### Goal
Copy out exactly the lines from the one containing "Examining the photo presented, focusing on" to the end of the records below, both included, and nothing else.

### Provided records
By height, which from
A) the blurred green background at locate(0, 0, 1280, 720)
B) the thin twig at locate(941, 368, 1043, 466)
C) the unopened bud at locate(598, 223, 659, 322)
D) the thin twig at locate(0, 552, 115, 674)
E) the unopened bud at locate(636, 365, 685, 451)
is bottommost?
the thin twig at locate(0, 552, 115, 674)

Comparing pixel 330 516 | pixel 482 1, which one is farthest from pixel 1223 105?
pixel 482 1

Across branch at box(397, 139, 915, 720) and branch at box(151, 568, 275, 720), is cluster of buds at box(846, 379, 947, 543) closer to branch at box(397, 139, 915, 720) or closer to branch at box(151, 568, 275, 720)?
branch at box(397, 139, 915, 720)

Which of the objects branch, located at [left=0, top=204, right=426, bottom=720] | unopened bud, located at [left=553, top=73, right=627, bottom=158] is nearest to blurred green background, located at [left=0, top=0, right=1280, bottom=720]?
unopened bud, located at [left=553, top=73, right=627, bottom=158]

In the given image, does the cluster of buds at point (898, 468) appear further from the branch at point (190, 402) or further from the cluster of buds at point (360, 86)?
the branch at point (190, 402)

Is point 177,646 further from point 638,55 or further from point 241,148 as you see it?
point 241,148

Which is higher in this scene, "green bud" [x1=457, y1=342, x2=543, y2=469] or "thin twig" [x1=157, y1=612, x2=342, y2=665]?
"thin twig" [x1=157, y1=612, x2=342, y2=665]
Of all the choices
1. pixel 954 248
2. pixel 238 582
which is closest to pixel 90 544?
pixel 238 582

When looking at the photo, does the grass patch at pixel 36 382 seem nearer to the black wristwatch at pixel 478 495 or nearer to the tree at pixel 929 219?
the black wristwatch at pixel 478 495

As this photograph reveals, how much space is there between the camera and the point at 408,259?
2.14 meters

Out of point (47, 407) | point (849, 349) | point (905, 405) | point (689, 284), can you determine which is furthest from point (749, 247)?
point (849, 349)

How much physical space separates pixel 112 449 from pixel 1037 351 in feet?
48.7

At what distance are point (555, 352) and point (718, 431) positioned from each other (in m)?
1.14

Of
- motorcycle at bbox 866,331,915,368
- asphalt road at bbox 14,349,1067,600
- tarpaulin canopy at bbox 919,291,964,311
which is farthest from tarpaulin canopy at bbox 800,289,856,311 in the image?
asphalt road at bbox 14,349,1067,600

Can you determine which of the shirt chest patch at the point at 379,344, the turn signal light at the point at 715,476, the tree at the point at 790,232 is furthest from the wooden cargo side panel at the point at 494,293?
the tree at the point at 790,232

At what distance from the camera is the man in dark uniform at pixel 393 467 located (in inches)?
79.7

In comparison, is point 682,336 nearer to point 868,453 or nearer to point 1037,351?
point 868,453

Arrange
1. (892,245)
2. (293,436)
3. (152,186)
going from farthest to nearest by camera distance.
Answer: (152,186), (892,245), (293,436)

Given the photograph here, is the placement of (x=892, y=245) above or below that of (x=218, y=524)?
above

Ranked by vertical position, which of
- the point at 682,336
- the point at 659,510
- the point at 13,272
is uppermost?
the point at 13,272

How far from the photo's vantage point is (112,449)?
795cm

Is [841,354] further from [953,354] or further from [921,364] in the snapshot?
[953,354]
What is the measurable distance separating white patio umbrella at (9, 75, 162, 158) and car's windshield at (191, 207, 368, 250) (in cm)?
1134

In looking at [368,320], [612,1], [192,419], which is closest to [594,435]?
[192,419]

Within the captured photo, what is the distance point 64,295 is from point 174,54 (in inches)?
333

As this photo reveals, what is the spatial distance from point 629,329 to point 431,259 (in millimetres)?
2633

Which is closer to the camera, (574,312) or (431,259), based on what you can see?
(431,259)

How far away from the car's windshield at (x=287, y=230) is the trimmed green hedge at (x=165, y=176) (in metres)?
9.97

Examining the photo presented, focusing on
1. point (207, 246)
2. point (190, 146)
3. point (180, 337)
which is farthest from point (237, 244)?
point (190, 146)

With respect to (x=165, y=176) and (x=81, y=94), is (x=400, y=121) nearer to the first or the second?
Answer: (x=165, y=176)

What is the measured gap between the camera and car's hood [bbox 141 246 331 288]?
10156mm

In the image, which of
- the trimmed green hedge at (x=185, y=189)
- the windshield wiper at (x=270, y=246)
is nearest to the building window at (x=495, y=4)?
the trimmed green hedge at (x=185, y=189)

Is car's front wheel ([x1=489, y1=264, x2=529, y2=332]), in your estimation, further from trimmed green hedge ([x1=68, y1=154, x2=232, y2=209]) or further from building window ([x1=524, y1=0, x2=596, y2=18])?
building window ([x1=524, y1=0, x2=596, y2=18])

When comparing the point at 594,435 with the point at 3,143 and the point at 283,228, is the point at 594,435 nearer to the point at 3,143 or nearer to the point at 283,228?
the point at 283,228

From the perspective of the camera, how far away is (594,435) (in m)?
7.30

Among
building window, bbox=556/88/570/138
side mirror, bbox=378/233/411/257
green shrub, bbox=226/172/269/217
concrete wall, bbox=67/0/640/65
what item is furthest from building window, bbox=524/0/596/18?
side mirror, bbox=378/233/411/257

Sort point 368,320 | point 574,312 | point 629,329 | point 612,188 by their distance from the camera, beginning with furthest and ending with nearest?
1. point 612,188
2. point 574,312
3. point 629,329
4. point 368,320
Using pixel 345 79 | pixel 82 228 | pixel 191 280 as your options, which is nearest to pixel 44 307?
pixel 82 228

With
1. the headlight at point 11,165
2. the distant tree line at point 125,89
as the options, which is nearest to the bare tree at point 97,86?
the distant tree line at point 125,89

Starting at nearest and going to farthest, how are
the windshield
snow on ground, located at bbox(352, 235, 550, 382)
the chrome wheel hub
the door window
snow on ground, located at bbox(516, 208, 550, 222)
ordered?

### Response to this exercise
Examining the photo presented, focusing on
1. point (207, 246)
2. point (190, 146)
3. point (180, 337)
which is farthest from point (237, 244)?
point (190, 146)

With respect to (x=165, y=176) and (x=81, y=94), is (x=400, y=121) nearer to the first or the second?
Answer: (x=165, y=176)

What is the measured gap between the camera and car's hood [bbox 141 246 331 288]?
10156mm

In the image, which of
- the trimmed green hedge at (x=185, y=189)
- the windshield wiper at (x=270, y=246)
is nearest to the building window at (x=495, y=4)?
the trimmed green hedge at (x=185, y=189)

Is car's front wheel ([x1=489, y1=264, x2=529, y2=332]), in your estimation, further from trimmed green hedge ([x1=68, y1=154, x2=232, y2=209]) or further from building window ([x1=524, y1=0, x2=596, y2=18])?
building window ([x1=524, y1=0, x2=596, y2=18])

When comparing the point at 594,435 with the point at 3,143 and the point at 283,228, is the point at 594,435 nearer to the point at 3,143 or nearer to the point at 283,228?
the point at 283,228

From the perspective of the camera, how far away is (594,435) (in m)?
7.30

Among
building window, bbox=556/88/570/138
side mirror, bbox=378/233/411/257
green shrub, bbox=226/172/269/217
concrete wall, bbox=67/0/640/65
what item is furthest from building window, bbox=524/0/596/18?
side mirror, bbox=378/233/411/257

Sort point 368,320 | point 574,312 | point 629,329 | point 612,188 by their distance from the camera, beginning with furthest and ending with nearest?
1. point 612,188
2. point 574,312
3. point 629,329
4. point 368,320
Using pixel 345 79 | pixel 82 228 | pixel 191 280 as your options, which is nearest to pixel 44 307?
pixel 82 228

With
1. the headlight at point 11,165
2. the distant tree line at point 125,89
as the options, which is nearest to the bare tree at point 97,86?
the distant tree line at point 125,89

Starting at nearest and going to farthest, how are
the windshield
snow on ground, located at bbox(352, 235, 550, 382)
the chrome wheel hub
the door window
snow on ground, located at bbox(516, 208, 550, 222)
ordered?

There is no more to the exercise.